Monday, July 25, 2011

Fris en Fruitig


As I keep explaining to my colleagues at work, my sister and her husband are visiting Nijmegen this week, and then we're spending a few jam-packed days in the U.S.

Which means that my upcoming absence from work is not technically a summer holiday.

At least in the Dutch sense of summer holiday, which involves choosing the entire month of July or August and using it in its entirety to abscond to France.

(Where I hear that one can rent a nice campsite with a full hook-up and spend a gezellig month with a whole campground's worth of Dutch people.)

I know it sounds like I'm generalizing about the Dutch, but in this case, I'm going to stand my ground.

The question from my colleagues is not "Are you going on holiday this summer?" but "When are you going on holiday this summer?"

In late June, it shifts ever so slightly to "Are you going on holiday soon?" and in August it drifts more in the direction of "When did you get back from holiday?"

But to be fair, this hasn't exactly been a holiday for my sister or her husband, either.

Through a grievous error in judgement, they decided to spend a chunk of their honeymoon with us.

Through a second grievous error in judgment, they let me choose the daily activity roster.

In my quest to share only the most quintessential Dutch experiences, we spent the first day — in its entirety — on bicycles.


To deepen their understanding of the Dutch experience, we spent the second day — in its entirety — hiking around in the rain.

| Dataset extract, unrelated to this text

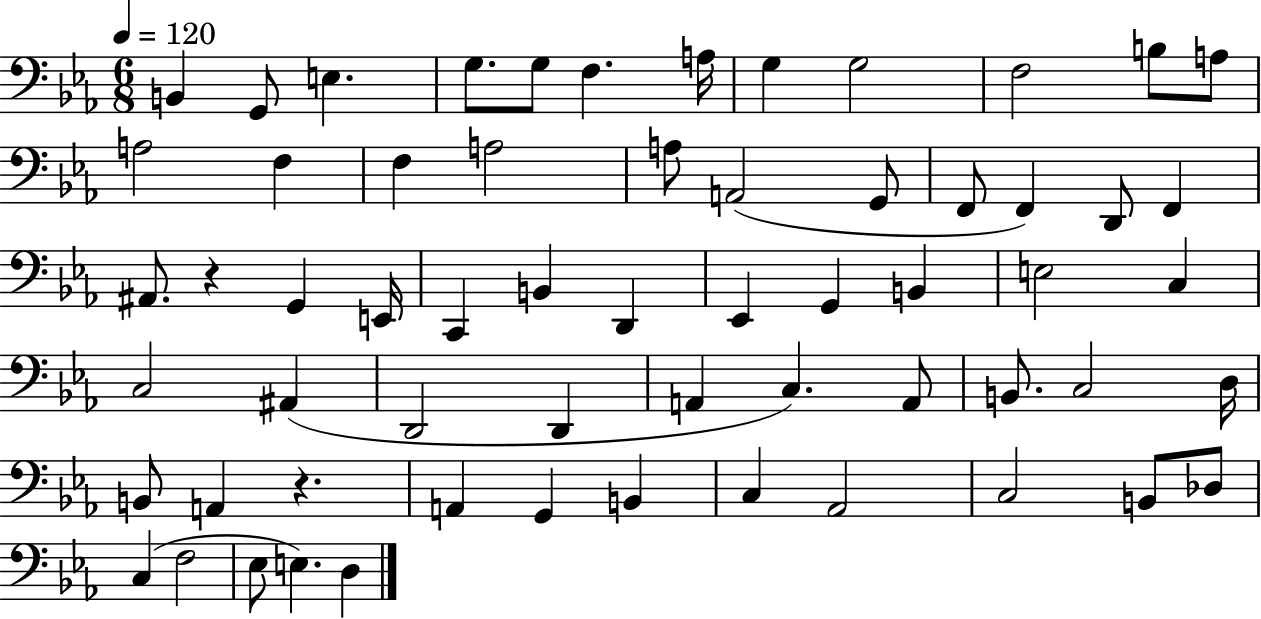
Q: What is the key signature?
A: EES major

On the plus side, we were geocaching.

On the down side, an overenthusiastic tour director who shall remain unnamed picked a 20-stage search that led us into the forest and through the fields, looking for numbers on information boards, counting the number of window panes in farm cottages, and learning the difference between a plank, which is a plank, and a balk, which is a square plank.

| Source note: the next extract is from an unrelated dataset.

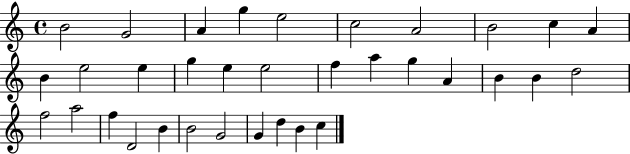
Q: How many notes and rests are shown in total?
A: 34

Our quest took an entire afternoon, in which the only variation in weather was whether it was raining hard or raining really hard.

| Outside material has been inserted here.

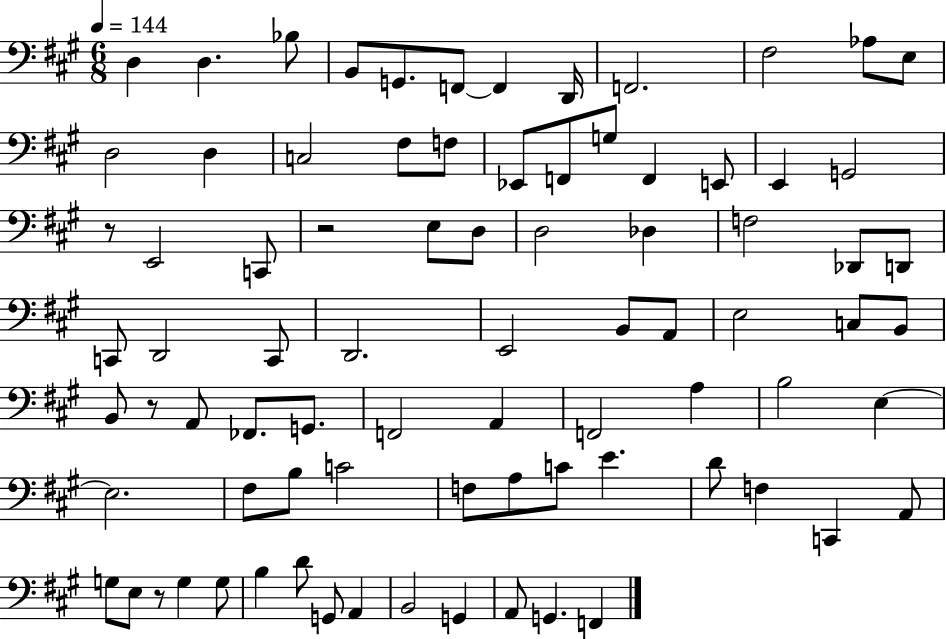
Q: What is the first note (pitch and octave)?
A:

Even I felt a little guilty for dragging my poor sister and her poor husband so far outside of Nijmegen on bike and foot that they were overcome with joy and exhaustion upon returning to city limits each day.


Don't get me wrong: I didn't feel that guilty.

But definitely a tiny little smidgen of guilty.

So today I took them to Nijmegen's Sanadome, which is one of the most unfortunately named spas I've had the pleasure of visiting.

I even let them take the bus!


Which brings me (loosely) to my new favorite Dutch-language discovery: fris en fruitig.

According to my Dutch sources, it's just another way to describe someone who is feeling fresh and alert in the morning.

As in, I should write these meeting minutes this morning, while I'm feeling fresh.

But the expression fris and fruitig translates literally to fresh and fruity.

As in, I should write these meeting minutes this morning, while I'm feeling fresh and fruity.

Just for the record?

Having spent the better part of the day in an eucalyptus steam room, we're basically recovered from my two-day Dutch hazing ritual.

But we might need another day on the couch before we feel fresh and fruity again.